§ **WORK INSTRUCTIONS**: Transcribe the stretch of the material from the line containing "What distance from the photographer" through its final line, keeping every character unchanged.

>> Begin

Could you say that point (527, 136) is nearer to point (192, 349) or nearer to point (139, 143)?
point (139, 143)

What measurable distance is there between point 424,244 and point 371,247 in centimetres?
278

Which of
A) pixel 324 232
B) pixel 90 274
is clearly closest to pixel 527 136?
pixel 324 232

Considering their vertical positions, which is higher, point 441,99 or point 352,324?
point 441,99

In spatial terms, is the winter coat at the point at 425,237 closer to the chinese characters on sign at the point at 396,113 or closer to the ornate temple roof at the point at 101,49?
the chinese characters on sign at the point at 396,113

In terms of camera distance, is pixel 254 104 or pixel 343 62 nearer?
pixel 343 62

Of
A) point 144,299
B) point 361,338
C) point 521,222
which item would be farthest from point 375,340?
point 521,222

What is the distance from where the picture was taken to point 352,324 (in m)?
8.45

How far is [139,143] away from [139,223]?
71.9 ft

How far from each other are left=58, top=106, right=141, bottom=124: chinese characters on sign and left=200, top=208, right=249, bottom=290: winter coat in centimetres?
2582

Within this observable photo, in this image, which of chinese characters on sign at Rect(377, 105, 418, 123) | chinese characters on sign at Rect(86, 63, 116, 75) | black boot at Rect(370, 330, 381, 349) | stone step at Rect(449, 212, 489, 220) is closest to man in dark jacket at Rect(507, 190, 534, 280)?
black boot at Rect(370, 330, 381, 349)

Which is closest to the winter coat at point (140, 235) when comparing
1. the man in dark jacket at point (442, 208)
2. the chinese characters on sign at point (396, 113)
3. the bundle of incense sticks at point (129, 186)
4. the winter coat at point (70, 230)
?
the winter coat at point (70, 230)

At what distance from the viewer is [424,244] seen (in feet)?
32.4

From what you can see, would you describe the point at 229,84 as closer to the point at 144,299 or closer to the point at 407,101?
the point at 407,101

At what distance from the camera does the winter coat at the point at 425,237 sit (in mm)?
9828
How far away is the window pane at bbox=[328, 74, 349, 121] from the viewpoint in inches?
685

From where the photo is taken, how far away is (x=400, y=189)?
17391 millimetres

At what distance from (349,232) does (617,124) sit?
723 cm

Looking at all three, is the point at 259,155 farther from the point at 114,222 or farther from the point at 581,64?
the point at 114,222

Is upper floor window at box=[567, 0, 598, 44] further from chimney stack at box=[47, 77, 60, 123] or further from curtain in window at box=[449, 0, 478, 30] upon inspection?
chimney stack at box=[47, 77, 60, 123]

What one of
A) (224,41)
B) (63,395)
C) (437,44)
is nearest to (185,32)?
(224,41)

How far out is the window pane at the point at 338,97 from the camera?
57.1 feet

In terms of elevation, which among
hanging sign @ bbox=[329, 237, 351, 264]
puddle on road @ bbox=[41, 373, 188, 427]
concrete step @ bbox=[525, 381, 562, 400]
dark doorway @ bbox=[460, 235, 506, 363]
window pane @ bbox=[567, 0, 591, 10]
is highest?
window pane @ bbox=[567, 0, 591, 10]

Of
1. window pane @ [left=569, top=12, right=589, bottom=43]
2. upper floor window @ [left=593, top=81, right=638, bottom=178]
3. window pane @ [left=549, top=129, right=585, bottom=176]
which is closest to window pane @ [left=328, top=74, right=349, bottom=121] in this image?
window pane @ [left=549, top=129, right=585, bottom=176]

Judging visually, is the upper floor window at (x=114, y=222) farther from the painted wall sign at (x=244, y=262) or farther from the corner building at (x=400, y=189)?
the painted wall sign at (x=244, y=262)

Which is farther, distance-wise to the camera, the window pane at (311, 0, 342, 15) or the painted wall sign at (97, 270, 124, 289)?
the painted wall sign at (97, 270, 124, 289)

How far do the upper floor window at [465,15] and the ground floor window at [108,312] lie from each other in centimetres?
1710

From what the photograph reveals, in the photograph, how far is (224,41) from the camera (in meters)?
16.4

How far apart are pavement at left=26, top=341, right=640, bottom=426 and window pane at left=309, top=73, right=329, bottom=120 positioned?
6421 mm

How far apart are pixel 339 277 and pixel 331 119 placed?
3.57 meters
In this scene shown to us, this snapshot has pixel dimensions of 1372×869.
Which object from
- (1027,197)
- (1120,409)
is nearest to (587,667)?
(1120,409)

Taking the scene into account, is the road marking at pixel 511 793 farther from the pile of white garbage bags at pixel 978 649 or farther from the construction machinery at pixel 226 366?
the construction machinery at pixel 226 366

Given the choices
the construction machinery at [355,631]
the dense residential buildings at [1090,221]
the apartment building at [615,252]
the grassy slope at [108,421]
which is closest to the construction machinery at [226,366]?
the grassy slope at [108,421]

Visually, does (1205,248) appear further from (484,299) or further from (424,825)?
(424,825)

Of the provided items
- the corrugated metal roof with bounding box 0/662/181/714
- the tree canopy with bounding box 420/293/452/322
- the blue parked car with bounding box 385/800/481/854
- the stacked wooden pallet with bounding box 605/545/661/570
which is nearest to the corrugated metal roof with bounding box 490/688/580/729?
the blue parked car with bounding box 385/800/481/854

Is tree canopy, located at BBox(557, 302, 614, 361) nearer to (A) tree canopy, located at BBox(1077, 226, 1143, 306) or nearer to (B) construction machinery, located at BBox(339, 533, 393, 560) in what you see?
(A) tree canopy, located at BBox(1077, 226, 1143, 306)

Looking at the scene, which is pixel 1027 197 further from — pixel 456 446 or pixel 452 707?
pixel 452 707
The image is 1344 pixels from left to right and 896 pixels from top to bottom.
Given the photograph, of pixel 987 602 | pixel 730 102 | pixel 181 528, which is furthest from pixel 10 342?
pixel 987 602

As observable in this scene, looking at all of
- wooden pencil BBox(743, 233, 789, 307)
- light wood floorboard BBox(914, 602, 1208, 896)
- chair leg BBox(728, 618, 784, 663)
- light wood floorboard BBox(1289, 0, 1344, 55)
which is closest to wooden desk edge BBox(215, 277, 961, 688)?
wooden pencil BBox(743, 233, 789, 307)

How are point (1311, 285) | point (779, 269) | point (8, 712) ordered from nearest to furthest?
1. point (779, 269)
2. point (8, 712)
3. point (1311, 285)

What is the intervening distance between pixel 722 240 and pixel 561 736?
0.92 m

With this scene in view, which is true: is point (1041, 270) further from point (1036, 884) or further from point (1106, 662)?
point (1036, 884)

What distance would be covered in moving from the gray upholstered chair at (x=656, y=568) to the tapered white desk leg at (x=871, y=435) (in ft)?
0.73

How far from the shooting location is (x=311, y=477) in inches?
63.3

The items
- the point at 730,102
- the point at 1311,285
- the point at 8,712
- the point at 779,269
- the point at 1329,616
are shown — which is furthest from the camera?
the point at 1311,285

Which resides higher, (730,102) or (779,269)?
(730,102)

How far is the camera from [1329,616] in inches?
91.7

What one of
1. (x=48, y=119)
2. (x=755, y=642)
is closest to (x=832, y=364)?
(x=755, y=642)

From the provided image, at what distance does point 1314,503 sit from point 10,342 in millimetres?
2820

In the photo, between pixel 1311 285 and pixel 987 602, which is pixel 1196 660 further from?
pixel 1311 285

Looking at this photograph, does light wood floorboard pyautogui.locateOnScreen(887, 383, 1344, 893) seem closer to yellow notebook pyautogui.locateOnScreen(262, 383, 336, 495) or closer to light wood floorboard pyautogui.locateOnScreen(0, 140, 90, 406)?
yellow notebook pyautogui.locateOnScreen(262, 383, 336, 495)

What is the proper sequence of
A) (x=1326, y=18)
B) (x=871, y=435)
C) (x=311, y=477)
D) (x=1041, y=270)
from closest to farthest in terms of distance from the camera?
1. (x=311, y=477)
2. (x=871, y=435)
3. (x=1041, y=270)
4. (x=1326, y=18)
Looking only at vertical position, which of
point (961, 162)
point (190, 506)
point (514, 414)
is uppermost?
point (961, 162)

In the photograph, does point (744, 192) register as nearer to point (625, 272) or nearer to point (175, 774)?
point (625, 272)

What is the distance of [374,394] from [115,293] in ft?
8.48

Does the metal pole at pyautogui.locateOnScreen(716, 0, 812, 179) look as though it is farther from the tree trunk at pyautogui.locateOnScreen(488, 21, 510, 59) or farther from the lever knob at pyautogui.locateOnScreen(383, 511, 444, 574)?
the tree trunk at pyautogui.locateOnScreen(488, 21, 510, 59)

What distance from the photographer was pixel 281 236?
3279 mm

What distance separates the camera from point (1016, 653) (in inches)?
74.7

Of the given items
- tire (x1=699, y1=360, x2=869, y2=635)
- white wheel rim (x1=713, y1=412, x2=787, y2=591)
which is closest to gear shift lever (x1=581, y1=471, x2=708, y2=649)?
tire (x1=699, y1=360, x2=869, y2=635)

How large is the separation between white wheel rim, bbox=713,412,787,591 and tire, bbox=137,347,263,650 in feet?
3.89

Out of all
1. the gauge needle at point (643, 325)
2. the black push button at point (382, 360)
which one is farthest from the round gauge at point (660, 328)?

>> End

§ **FULL ANSWER**:
What distance from the photographer was pixel 281 236?
3279 mm

What distance separates the camera from point (1016, 653) (in inches)?
74.7

Of the given items
- tire (x1=699, y1=360, x2=869, y2=635)
- white wheel rim (x1=713, y1=412, x2=787, y2=591)
which is closest to gear shift lever (x1=581, y1=471, x2=708, y2=649)?
tire (x1=699, y1=360, x2=869, y2=635)

How large is the separation between white wheel rim, bbox=713,412,787,591 and tire, bbox=137,347,263,650 in feet?
3.89

Out of all
1. the gauge needle at point (643, 325)
2. the black push button at point (382, 360)
which one is farthest from the round gauge at point (660, 328)?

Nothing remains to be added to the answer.